** Start PASSAGE TO READ **

Dataset.split_proportionately(proportions: List[float]) List[ray.data.dataset.MaterializedDataset][source]#

Materialize and split the dataset using proportions.

A common use case for this would be splitting the dataset into train and test sets (equivalent to eg. scikit-learn’s train_test_split). See also Dataset.train_test_split for a higher level abstraction.

The indices to split at will be calculated in such a way so that all splits always contains at least one element. If that is not possible, an exception will be raised.

This is equivalent to caulculating the indices manually and calling Dataset.split_at_indices.


This operation will trigger execution of the lazy transformations performed on this dataset.

** End PASSAGE TO READ **

PARTS OF THE EXERCISE —
(1) In the split_proportionately documentation, what happens when the split indices can't be calculated so that every split holds at least one element?
(2) Pick up the split_proportionately documentation right after its final sentence and write what comes next.

** Start ROWS **

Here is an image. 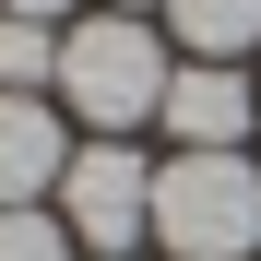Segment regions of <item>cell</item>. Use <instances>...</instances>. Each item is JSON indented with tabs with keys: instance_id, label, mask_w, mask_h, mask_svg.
<instances>
[{
	"instance_id": "obj_1",
	"label": "cell",
	"mask_w": 261,
	"mask_h": 261,
	"mask_svg": "<svg viewBox=\"0 0 261 261\" xmlns=\"http://www.w3.org/2000/svg\"><path fill=\"white\" fill-rule=\"evenodd\" d=\"M166 83H178V60H166V36L143 12H95V24L60 36V95H71V119H95L107 143L166 107Z\"/></svg>"
},
{
	"instance_id": "obj_2",
	"label": "cell",
	"mask_w": 261,
	"mask_h": 261,
	"mask_svg": "<svg viewBox=\"0 0 261 261\" xmlns=\"http://www.w3.org/2000/svg\"><path fill=\"white\" fill-rule=\"evenodd\" d=\"M154 238L178 261H249L261 249V166L249 154H178V166H154Z\"/></svg>"
},
{
	"instance_id": "obj_3",
	"label": "cell",
	"mask_w": 261,
	"mask_h": 261,
	"mask_svg": "<svg viewBox=\"0 0 261 261\" xmlns=\"http://www.w3.org/2000/svg\"><path fill=\"white\" fill-rule=\"evenodd\" d=\"M60 226H71L83 261H119L130 238H154V166L130 143H83L60 166Z\"/></svg>"
},
{
	"instance_id": "obj_4",
	"label": "cell",
	"mask_w": 261,
	"mask_h": 261,
	"mask_svg": "<svg viewBox=\"0 0 261 261\" xmlns=\"http://www.w3.org/2000/svg\"><path fill=\"white\" fill-rule=\"evenodd\" d=\"M154 119L178 130V154H238V130L261 119V83H238V60H190Z\"/></svg>"
},
{
	"instance_id": "obj_5",
	"label": "cell",
	"mask_w": 261,
	"mask_h": 261,
	"mask_svg": "<svg viewBox=\"0 0 261 261\" xmlns=\"http://www.w3.org/2000/svg\"><path fill=\"white\" fill-rule=\"evenodd\" d=\"M60 166H71L60 119L36 107V95H0V214H24L36 190H60Z\"/></svg>"
},
{
	"instance_id": "obj_6",
	"label": "cell",
	"mask_w": 261,
	"mask_h": 261,
	"mask_svg": "<svg viewBox=\"0 0 261 261\" xmlns=\"http://www.w3.org/2000/svg\"><path fill=\"white\" fill-rule=\"evenodd\" d=\"M166 24H178L190 60H238V48H261V0H166Z\"/></svg>"
},
{
	"instance_id": "obj_7",
	"label": "cell",
	"mask_w": 261,
	"mask_h": 261,
	"mask_svg": "<svg viewBox=\"0 0 261 261\" xmlns=\"http://www.w3.org/2000/svg\"><path fill=\"white\" fill-rule=\"evenodd\" d=\"M36 83H60V36L24 24V12H0V95H36Z\"/></svg>"
},
{
	"instance_id": "obj_8",
	"label": "cell",
	"mask_w": 261,
	"mask_h": 261,
	"mask_svg": "<svg viewBox=\"0 0 261 261\" xmlns=\"http://www.w3.org/2000/svg\"><path fill=\"white\" fill-rule=\"evenodd\" d=\"M0 261H71V226H60V214H0Z\"/></svg>"
},
{
	"instance_id": "obj_9",
	"label": "cell",
	"mask_w": 261,
	"mask_h": 261,
	"mask_svg": "<svg viewBox=\"0 0 261 261\" xmlns=\"http://www.w3.org/2000/svg\"><path fill=\"white\" fill-rule=\"evenodd\" d=\"M0 12H24V24H48V12H71V0H0Z\"/></svg>"
},
{
	"instance_id": "obj_10",
	"label": "cell",
	"mask_w": 261,
	"mask_h": 261,
	"mask_svg": "<svg viewBox=\"0 0 261 261\" xmlns=\"http://www.w3.org/2000/svg\"><path fill=\"white\" fill-rule=\"evenodd\" d=\"M119 12H143V0H119Z\"/></svg>"
}]
</instances>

** End ROWS **

ANSWERS TO THE EXERCISES —
(1) An exception is raised.

(2)
>>> import ray
>>> ds = ray.data.range(10)
>>> d1, d2, d3 = ds.split_proportionately([0.2, 0.5])
>>> d1.take_batch()
{'id': array([0, 1])}
>>> d2.take_batch()
{'id': array([2, 3, 4, 5, 6])}
>>> d3.take_batch()
{'id': array([7, 8, 9])}

Time complexity: O(num splits)

See also: Dataset.split, Dataset.split_at_indices, Dataset.train_test_split


proportions – List of proportions to split the dataset according to. Must sum up to less than 1, and each proportion has to be bigger than 0.


The dataset splits.